ハードな夜
「そうだ。ところで早乙女くん、今、何をしているのだ?」と山寺大造警察署長は言った。
「巡回中に女性を襲った変質者を捕まえまして、必殺技の『近くにいて四』で海を目指して走っています」
「真夜中にかい? かーっ、たまげたねぇ。早乙女くんよ、また犯罪者を逮捕したのかよ。やるね! チミはやるね!」
「ありがとうございます!」
「今、思い出したが確か大和愛人刑事も一緒にいたはずだよな?」
「被害者をパトカーに乗せて病院に運んでいます」
「そうか、そうか。ご苦労ご苦労。えっ!? なに!! 早乙女くん! 緊急事態だ!! 豚山ビルの屋上で女性が今にも飛び降りそうだとの情報が入った!! 助けに行け!! 今、早乙女くんは何処にいるんだ?」
「東おかっぱ区北70条南3丁目の3番1号です」
「ラッキーだな! 女性がいる場所は東おかっぱ区北65条南5丁目6の3だ!! 早乙女くん、急げ!! 豚山ビルだぞ!!」
「山寺さん、この変質者はどうしますか?」
「早乙女くん、とりあえず、手には手錠を掛けて、足には紐で固結びをしてから、その辺の草むらにでも捨てておけ」
「去勢していいですか?」
「早乙女くん、どうやって去勢するのよ?」
「知り合いにモグリのヤブ医者がいるんですよ。坂村珍二という男です。今から、そいつに連絡をして、こちらに来てもらって、コイツを引き渡したいです」
「うむ、わかった。そうしてくれたまえ。なるべく素早くだぞ」
「はい」
早乙女華恋スーパーヒーローは知人のヤブ医者に電話を掛けた。
「もしもし?」
「坂村か?」
「あっ、早乙女さん」
「去勢を頼む」
「わかりました」
「今からケチャップ八面体公園の砂場に行け。変質者がいる。運んで去勢しろ」
「はい」
「お駄賃をやる。100万円」
「早乙女さん、いつもいつもすみません」
「じゃあ、よろしく」
早乙女華恋スーパーヒーローは近くにあるケッチャプ八面体公園の砂場に行くと入念に変質者の鼻に向けて自分のワキガを嗅がせた。変質者の顔が一気に苦悶に満ちて苦しそうな顔をして呻くと再び強い気絶の中へと吸い込まれていった。およそ5分間、早乙女華恋スーパーヒーローは変質者に自らのワキガを嗅がせたのだった。ああ、恐ろしや。
早乙女華恋スーパーヒーローは走った。
豚山ビルの屋上にて。
屋上でブスが泣いていた。モーケレムベンベみたいな顔をしたブスがピンク色のハンカチを頬に当てて泣いていた。身長158センチ、体重92キロのブスが泣きながらへたり込んでしまった。ブランド物の紫色のワンピースを着ていたがブスすぎて全く似合っていなかった。ブスの名前は蛇亀子。子供の頃から『ミュータントに謝れ』という長すぎるあだ名で呼ばれていた。こんな感じでだ。「おい、ミュータントに謝れ、掃除しろ 」、「おい、ミュータントに謝れ、宿題見せろや」、「おい、ミュータントに謝れ、ジャムパン買ってこい」という具合にだ。

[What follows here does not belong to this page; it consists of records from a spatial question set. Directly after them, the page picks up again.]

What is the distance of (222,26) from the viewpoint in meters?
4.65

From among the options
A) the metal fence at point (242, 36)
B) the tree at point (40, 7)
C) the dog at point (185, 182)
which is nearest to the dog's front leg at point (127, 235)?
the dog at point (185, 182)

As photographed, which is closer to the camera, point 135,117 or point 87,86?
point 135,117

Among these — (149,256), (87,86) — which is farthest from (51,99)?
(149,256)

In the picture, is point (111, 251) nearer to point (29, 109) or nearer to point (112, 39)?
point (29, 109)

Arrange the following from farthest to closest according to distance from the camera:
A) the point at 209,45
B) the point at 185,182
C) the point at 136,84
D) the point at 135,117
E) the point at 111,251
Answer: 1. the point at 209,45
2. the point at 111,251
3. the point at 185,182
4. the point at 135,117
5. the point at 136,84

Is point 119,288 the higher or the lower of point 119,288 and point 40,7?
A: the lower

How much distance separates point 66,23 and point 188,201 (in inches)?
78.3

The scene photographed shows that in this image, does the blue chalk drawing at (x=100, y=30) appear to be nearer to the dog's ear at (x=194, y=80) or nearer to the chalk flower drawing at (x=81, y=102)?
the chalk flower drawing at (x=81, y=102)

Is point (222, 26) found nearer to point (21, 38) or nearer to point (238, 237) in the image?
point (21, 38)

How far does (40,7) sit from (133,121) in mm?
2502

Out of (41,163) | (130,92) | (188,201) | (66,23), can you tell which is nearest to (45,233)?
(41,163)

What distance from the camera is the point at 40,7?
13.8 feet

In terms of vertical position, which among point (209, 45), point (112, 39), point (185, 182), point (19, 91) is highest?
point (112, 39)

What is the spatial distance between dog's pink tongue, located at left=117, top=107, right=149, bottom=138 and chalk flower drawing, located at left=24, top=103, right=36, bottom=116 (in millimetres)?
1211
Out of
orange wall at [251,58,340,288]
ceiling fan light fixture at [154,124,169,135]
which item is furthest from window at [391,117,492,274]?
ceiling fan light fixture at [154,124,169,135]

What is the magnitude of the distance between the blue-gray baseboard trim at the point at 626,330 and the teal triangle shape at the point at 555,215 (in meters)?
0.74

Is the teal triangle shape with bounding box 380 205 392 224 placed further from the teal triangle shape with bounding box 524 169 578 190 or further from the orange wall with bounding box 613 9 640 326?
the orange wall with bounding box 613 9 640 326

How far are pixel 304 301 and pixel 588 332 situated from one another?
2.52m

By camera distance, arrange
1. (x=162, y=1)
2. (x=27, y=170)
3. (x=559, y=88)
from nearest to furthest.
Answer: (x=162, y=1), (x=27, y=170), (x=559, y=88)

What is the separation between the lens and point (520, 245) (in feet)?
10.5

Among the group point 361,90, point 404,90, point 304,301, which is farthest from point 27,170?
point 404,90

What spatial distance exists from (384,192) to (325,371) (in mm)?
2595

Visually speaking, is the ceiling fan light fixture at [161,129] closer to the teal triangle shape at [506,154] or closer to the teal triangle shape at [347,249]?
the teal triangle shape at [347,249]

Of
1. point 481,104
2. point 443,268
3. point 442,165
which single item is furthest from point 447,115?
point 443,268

蛇亀子は豚山ビルの屋上から下を覗き込んだ。深夜11時過ぎだと車も人もいなかった。蛇亀子は両手を広げて天を仰ぎ始めた。
「神様、ワテを美人にしてけろ!!」と蛇亀子は絶叫した。
「神様、ワテはモテたい!! ワテは危険な女になりたい!! 男をたぶらかす妖艶な女になりたい!!」と蛇亀子は叫んだ。
その時、豚山ビルの屋上の扉が勢いよく開いた。
「うるさい!! 何しているんだ、こんな夜中によ!!」と早乙女華恋スーパーヒーローはブスの蛇亀子に怒鳴りつけた。